Storia di una positività annunciata: Covid19 e disservizi, al danno la beffa.
Lunedì 14 Giugno avrei dovuto fare la seconda dose del vaccino, il Pfizer.
Sabato, per precauzione personale ed avendo saputo di essere entrata in contatto con un positivo, faccio il tampone.
Il cosiddetto tampone rapido.
Il primo risulta negativo, lo faccio in farmacia, ma il farmacista mi invita a farne un altro, dice che è a scopo precauzionale, poi scopro il perché.
Aspettando il secondo, mi spiega che c’è una piccola luce nella cartella che lo ha allarmato, meglio essere sicuri.
Il secondo è positivo.
Non ho sintomi, ho appena incontrato due miei amici e loro sono risultati entrambi positivi, ma non stanno molto bene. Io mi sento come prima, ma un po’ frastornata.
Il farmacista mi invita a fare il molecolare ed io mi reco all’hub di San Giuseppe La Rena.
Mi rifanno il rapido ed aspetto nel posteggio.
Mi chiamano ed a questo punto non ho più molti dubbi, quell’insidioso esserino c’è e la diagnosi è certa: sono positiva.
Dopo il molecolare, il cui esito mi verrà recapitato via mail dopo un paio di giorni, vado a casa ed inizia l’isolamento obbligatorio.
Stordita cerco di fare mente locale sul da farsi e fra tutti, ritenendomi fortunata perché assolutamente in forze e senza nessun problema particolare, incombe un problema: e la spazzatura?
Vivo da sola, per cui l’incombenza è mia e soltanto mia e dopo essermi etichettata nei modi meno felici per averla lasciata a casa più del dovuto, inizio a cercare una soluzione.
Scopro che esiste un numero dedicato, scopro che se ne occupa la Dusty e secondo quanto leggo, l’Asp dovrebbe dare appositi sacchetti e cartoni.
Non bisogna fare la differenziata, si tratta di rifiuti speciali che verranno trattati in quanto tali e bruciati nell’inceneritore.
Scrivo una mail, riproponendomi di chiamare l’indomani.
Alla mail nessuno risponde, ma al telefono mi rassicurano che mi contatteranno loro, l’ASP però non fornisce loro più nulla, per cui devo mettere tutto dentro sacchetti di cui dispongo.
Passano un paio di giorni e nessuno chiama.
Scrivo una mail di sollecito.
Questa volta rispondono e mi dicono ciò che non avrei voluto leggere: il servizio è sospeso.
Chiamo nuovamente e mi ribadiscono il rammarico, mi informeranno quando il servizio verrà rispristinato.
Chiamo il numero emergenza Covid e sono increduli, ma non sanno cosa dirmi.
Io sono sola e produco poca Immondizia, ma c’è caldo e penso ai tanti anziani che non avranno nessuno a cui rivolgersi, per ovviare con sistemi di fortuna, che ad un certo punto diventeranno inevitabili.
Penso che in questi termini la sicurezza è inesistente, che la sensazione di abbandono è la cosa più triste e più emotivamente frustrante che possa esserci, penso che il servizio di assistenza psicologica sia sacrosanto, ma che, come sempre, poi sono i fatti che fanno la differenza.
Questi fatti raccontano una realtà del tutto disfunzionale che ci fa sentire ancora più soli e forse il Covid ha solo reso evidente ciò che spesso subiamo in maniera del tutto inconsapevole.

● I TUOI COMPITI
1 > Elenca, nell'ordine in cui vengono fatti, i tamponi di cui si parla nel racconto sulla positività al Covid.
2 > Ripeti il racconto sulla positività al Covid tale e quale, per tutto il tratto che va da "Chiamo il numero" fino a "del tutto inconsapevole.".
I record non hanno alcun ruolo in questo.

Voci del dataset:

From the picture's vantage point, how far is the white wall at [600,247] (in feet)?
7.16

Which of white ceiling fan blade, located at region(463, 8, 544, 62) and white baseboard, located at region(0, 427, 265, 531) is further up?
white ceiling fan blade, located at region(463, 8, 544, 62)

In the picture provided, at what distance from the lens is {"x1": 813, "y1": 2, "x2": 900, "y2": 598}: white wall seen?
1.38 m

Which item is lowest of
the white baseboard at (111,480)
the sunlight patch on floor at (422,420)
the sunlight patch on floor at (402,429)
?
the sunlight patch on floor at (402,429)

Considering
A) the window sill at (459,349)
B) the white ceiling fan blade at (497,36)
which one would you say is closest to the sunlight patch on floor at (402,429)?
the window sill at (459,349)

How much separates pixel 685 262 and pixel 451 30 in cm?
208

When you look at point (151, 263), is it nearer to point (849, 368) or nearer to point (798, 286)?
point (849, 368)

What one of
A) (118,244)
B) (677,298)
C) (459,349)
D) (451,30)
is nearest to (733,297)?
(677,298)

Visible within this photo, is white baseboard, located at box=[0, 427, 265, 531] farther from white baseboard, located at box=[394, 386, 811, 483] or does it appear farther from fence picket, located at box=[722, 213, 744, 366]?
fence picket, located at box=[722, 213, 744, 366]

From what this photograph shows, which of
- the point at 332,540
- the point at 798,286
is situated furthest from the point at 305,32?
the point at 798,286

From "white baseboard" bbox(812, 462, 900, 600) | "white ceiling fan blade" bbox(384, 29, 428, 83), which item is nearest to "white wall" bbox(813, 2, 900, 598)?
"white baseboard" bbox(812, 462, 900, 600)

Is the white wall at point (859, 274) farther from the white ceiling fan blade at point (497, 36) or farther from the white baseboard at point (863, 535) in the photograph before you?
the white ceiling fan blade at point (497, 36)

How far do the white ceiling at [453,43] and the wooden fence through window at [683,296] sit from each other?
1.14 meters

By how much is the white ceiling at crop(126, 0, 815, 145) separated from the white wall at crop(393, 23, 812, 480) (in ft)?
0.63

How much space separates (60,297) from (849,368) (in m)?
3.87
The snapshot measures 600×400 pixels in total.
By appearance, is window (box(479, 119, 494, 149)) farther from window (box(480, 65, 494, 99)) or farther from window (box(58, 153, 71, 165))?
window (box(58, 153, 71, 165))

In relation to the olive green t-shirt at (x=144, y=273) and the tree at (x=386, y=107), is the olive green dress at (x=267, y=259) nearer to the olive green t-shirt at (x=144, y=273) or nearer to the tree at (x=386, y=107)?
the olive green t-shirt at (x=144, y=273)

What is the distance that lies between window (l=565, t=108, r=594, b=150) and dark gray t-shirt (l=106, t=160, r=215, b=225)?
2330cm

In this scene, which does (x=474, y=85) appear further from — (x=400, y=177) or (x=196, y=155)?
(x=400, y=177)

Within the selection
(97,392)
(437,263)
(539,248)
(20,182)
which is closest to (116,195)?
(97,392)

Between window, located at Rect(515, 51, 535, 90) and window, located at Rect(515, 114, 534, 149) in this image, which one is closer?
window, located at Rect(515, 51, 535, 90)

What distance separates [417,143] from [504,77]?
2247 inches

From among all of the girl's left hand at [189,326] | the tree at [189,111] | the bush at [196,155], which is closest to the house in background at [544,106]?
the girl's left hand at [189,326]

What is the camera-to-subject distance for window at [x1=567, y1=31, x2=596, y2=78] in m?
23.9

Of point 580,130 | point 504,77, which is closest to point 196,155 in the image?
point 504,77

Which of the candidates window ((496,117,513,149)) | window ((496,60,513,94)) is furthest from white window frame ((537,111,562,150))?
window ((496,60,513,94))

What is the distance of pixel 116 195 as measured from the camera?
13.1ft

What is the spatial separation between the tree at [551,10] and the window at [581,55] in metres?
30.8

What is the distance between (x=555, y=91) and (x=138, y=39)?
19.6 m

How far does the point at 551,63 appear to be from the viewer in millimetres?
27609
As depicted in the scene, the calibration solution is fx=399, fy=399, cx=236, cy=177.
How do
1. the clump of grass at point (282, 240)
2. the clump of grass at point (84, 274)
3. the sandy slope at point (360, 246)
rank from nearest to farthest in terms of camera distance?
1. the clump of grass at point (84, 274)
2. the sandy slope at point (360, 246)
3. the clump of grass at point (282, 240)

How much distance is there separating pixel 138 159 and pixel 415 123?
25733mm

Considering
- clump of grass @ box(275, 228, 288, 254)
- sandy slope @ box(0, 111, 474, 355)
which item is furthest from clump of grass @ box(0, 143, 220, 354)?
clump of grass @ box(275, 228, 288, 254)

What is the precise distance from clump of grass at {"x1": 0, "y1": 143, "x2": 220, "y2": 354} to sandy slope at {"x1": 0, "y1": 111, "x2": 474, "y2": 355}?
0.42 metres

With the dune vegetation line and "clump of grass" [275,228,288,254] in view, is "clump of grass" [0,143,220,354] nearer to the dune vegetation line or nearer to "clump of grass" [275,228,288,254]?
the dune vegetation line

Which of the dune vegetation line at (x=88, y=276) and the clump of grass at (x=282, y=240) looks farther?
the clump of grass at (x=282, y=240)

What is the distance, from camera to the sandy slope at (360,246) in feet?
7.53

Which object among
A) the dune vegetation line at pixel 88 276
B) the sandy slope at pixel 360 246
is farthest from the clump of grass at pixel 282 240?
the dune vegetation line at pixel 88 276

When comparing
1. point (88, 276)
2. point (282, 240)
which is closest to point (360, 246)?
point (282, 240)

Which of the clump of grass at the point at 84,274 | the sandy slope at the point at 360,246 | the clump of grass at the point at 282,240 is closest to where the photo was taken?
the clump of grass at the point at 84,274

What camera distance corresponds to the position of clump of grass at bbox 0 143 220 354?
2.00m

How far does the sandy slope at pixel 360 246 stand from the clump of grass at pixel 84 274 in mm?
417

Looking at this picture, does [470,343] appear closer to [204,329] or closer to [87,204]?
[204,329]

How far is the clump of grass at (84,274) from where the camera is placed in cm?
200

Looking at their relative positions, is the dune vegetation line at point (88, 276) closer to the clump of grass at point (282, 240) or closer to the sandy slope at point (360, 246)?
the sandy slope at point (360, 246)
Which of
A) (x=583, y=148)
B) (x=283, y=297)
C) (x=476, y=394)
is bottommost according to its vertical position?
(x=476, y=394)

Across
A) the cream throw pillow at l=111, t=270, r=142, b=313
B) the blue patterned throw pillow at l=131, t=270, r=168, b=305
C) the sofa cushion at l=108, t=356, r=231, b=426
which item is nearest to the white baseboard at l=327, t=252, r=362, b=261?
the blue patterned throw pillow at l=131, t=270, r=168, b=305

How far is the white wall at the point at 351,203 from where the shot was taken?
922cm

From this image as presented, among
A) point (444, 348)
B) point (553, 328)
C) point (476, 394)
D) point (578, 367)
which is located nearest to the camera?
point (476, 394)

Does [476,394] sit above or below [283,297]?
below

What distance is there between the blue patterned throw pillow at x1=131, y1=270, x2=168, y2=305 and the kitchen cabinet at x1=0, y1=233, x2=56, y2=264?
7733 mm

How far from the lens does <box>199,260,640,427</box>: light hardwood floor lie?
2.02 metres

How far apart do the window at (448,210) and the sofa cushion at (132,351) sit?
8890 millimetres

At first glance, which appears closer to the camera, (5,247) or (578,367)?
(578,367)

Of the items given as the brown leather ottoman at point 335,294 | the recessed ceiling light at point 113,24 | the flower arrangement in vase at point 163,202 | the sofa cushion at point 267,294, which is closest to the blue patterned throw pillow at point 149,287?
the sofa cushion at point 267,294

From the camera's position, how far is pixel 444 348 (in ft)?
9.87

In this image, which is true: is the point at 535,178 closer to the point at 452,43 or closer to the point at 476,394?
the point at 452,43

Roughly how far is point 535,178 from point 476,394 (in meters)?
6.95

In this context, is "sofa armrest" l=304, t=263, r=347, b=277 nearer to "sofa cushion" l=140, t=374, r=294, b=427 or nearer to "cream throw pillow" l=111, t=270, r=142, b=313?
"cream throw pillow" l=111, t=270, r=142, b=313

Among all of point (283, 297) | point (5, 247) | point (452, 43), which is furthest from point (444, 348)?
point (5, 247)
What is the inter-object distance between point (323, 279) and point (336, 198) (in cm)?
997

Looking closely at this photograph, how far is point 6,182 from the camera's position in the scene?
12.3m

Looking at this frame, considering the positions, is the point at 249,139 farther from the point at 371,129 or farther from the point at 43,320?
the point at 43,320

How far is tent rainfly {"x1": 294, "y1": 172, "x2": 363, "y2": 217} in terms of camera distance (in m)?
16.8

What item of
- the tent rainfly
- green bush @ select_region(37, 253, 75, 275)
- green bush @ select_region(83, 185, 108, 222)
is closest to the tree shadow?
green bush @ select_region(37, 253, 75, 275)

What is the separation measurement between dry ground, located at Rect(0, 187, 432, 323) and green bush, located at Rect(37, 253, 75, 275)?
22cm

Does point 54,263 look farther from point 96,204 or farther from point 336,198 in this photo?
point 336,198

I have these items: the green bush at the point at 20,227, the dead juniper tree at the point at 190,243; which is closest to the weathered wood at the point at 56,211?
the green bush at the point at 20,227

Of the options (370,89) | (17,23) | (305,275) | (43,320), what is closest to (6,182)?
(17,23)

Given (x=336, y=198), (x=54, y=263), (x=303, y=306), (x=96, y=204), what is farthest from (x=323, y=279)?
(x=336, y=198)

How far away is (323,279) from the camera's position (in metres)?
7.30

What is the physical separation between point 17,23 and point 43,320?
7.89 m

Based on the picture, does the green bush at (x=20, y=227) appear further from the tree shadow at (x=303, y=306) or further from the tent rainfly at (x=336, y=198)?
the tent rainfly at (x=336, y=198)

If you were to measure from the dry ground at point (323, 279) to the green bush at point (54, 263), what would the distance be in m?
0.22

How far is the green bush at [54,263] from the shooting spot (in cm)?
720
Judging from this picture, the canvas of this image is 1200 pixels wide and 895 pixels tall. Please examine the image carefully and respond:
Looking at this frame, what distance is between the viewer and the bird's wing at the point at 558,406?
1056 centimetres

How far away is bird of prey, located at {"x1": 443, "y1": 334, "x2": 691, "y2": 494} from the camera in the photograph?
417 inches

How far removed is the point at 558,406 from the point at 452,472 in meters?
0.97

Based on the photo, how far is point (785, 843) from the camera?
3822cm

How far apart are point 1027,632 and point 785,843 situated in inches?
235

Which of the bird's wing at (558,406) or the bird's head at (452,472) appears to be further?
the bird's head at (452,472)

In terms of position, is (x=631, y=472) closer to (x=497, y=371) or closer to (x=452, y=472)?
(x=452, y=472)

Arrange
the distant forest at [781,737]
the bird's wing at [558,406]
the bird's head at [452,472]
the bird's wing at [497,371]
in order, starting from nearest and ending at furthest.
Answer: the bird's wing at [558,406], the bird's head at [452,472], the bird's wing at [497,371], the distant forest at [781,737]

● RISPOSTE IN ORDINE
1 >
1. Il primo tampone in farmacia, risultato negativo.
2. Il secondo tampone in farmacia, risultato positivo.
3. Il tampone rapido rifatto all'hub di San Giuseppe La Rena.
4. Il tampone molecolare, con esito inviato via mail dopo un paio di giorni.

2 >
Chiamo il numero emergenza Covid e sono increduli, ma non sanno cosa dirmi.
Io sono sola e produco poca Immondizia, ma c’è caldo e penso ai tanti anziani che non avranno nessuno a cui rivolgersi, per ovviare con sistemi di fortuna, che ad un certo punto diventeranno inevitabili.
Penso che in questi termini la sicurezza è inesistente, che la sensazione di abbandono è la cosa più triste e più emotivamente frustrante che possa esserci, penso che il servizio di assistenza psicologica sia sacrosanto, ma che, come sempre, poi sono i fatti che fanno la differenza.
Questi fatti raccontano una realtà del tutto disfunzionale che ci fa sentire ancora più soli e forse il Covid ha solo reso evidente ciò che spesso subiamo in maniera del tutto inconsapevole.